The first thing that strikes you about John Morrill's lecture was that it was a rare treat to hear a man with such erudition. Whether you agree or disagree with his historiography, he is a man worth going out of your way to see and listen to.
Anyone who knows Morrill's work will know that he rejects the premise that a revolution took place in the 1640s'. He seems to have spent most of his academic career opposing this conception. Wednesday night's lecture was no different. Morrill believes there was a series of civil wars which fits into his support for the war of three Kingdoms historiography.
Morrill avoided a search for the origins of the English Civil War'. He has recently written, that this 'is the early modern historian's Holy Grail.' Early on in his career, Morrill opposed the Marxist approach to the English revolution. He rejected the "rather triumphalist claim that you could now produce a kind of social determinist view of the long-term causes and origins of the English revolution. It was that I think, which several people quite independently reacted against". Morrill characterized the Civil Wars as England's 'Wars of Religion'.
He rejects the conception of a bourgeois revolution, and he certainly does not believe that this period witnessed a transition from feudalism to Capitalism. At one stage, he quipped that the Socialist Workers Party(SWP) had asked him to lecture on the English revolution. He told them that the only revolution whereby land was transferred in any great amount took place in Ireland. They were not interested.

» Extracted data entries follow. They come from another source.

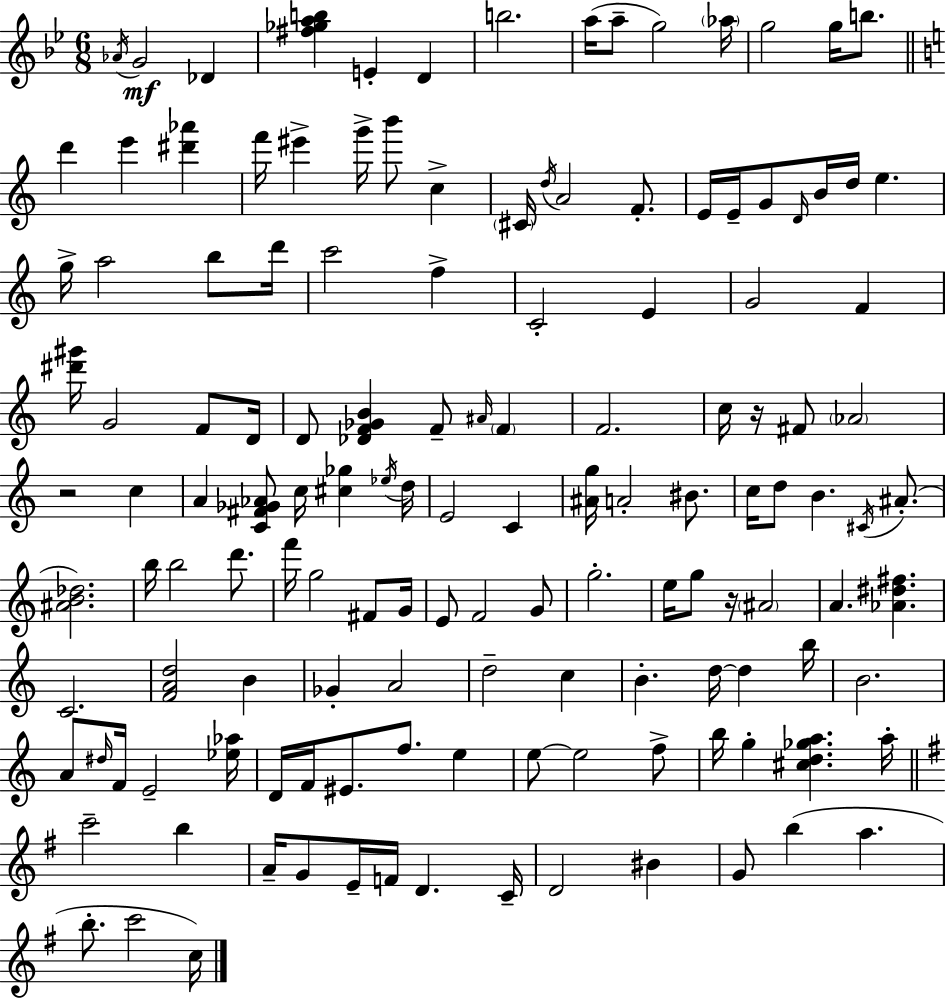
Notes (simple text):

Ab4/s G4/h Db4/q [F#5,Gb5,A5,B5]/q E4/q D4/q B5/h. A5/s A5/e G5/h Ab5/s G5/h G5/s B5/e. D6/q E6/q [D#6,Ab6]/q F6/s EIS6/q G6/s B6/e C5/q C#4/s D5/s A4/h F4/e. E4/s E4/s G4/e D4/s B4/s D5/s E5/q. G5/s A5/h B5/e D6/s C6/h F5/q C4/h E4/q G4/h F4/q [D#6,G#6]/s G4/h F4/e D4/s D4/e [Db4,F4,Gb4,B4]/q F4/e A#4/s F4/q F4/h. C5/s R/s F#4/e Ab4/h R/h C5/q A4/q [C4,F#4,Gb4,Ab4]/e C5/s [C#5,Gb5]/q Eb5/s D5/s E4/h C4/q [A#4,G5]/s A4/h BIS4/e. C5/s D5/e B4/q. C#4/s A#4/e. [A#4,B4,Db5]/h. B5/s B5/h D6/e. F6/s G5/h F#4/e G4/s E4/e F4/h G4/e G5/h. E5/s G5/e R/s A#4/h A4/q. [Ab4,D#5,F#5]/q. C4/h. [F4,A4,D5]/h B4/q Gb4/q A4/h D5/h C5/q B4/q. D5/s D5/q B5/s B4/h. A4/e D#5/s F4/s E4/h [Eb5,Ab5]/s D4/s F4/s EIS4/e. F5/e. E5/q E5/e E5/h F5/e B5/s G5/q [C#5,D5,Gb5,A5]/q. A5/s C6/h B5/q A4/s G4/e E4/s F4/s D4/q. C4/s D4/h BIS4/q G4/e B5/q A5/q. B5/e. C6/h C5/s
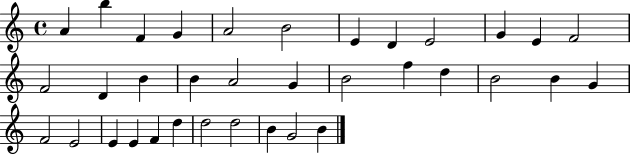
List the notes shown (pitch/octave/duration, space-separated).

A4/q B5/q F4/q G4/q A4/h B4/h E4/q D4/q E4/h G4/q E4/q F4/h F4/h D4/q B4/q B4/q A4/h G4/q B4/h F5/q D5/q B4/h B4/q G4/q F4/h E4/h E4/q E4/q F4/q D5/q D5/h D5/h B4/q G4/h B4/q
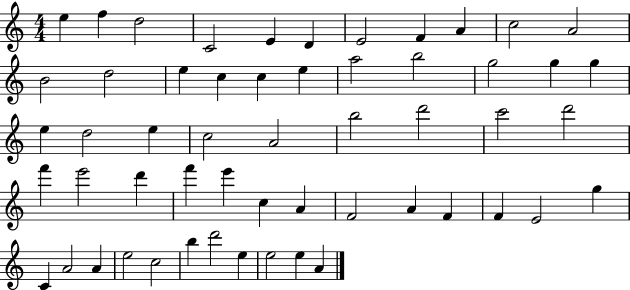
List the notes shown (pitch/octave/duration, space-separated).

E5/q F5/q D5/h C4/h E4/q D4/q E4/h F4/q A4/q C5/h A4/h B4/h D5/h E5/q C5/q C5/q E5/q A5/h B5/h G5/h G5/q G5/q E5/q D5/h E5/q C5/h A4/h B5/h D6/h C6/h D6/h F6/q E6/h D6/q F6/q E6/q C5/q A4/q F4/h A4/q F4/q F4/q E4/h G5/q C4/q A4/h A4/q E5/h C5/h B5/q D6/h E5/q E5/h E5/q A4/q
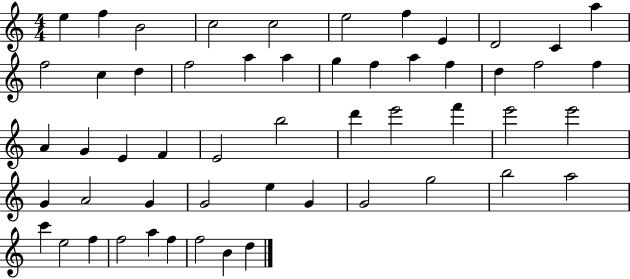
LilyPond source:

{
  \clef treble
  \numericTimeSignature
  \time 4/4
  \key c \major
  e''4 f''4 b'2 | c''2 c''2 | e''2 f''4 e'4 | d'2 c'4 a''4 | \break f''2 c''4 d''4 | f''2 a''4 a''4 | g''4 f''4 a''4 f''4 | d''4 f''2 f''4 | \break a'4 g'4 e'4 f'4 | e'2 b''2 | d'''4 e'''2 f'''4 | e'''2 e'''2 | \break g'4 a'2 g'4 | g'2 e''4 g'4 | g'2 g''2 | b''2 a''2 | \break c'''4 e''2 f''4 | f''2 a''4 f''4 | f''2 b'4 d''4 | \bar "|."
}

Joking aside Morrill's work on Ireland is worth a look at. The massive land grab that was undertaken by the English bourgeoisie was staggering. This smash and grab raids were done brutally.
At least half of Morrill's lecture was given over to how non-revolutionary the events of 1640s England were. However, even he did not deny how much savagery was involved.
During his talk, the subject of the Clubmen arose.
His studies on the Clubmen movement is another indicator of his attempt to downplay the revolutionary events. John Morrill was emphasizing the apathy felt by most during the conflict, arguing previously that "A majority had no deep-seated convictions behind their choice of side."
Many in England simply chose to support the faction they felt gave them the best opportunity to preserve the status quo; whether it be royalists, parliamentarians, or local neutralists such as the Clubmen".
Morrill believes that many "ordinary" Englishmen were unconcerned with fomenting revolutionary ideas. During his lecture, it was not surprising to hear that Morrill rejected any social understanding of the revolution.
This was a strange comment to make since even a cursory look at his work shows he was influenced by the New Social history historiography in an interview he describes his attitude towards those historians who were in the forefront of the group "So there came along the new social history which opened up a whole range of types of evidence, and so one of the most important things to happen for my period was the work which is most obviously associated with Keith Wrightson (who trained in Cambridge, spent many years in St Andrews, returned to Cambridge and then moved to Yale). And the Wrightson revolution, in the way in which social history is done, had a huge impact on those of us who were more interested in high politics. I mean popular politics, constructed high politics. Wrightson's importance for my work is again something that people might be a bit surprised to hear about, but I personally, in my mid-career, saw it as absolutely fundamental".
To conclude Morrill is worth listening to and his work read. It is also hoped that his major project on the works of Oliver Cromwell is finished and that it reaches a wider audience.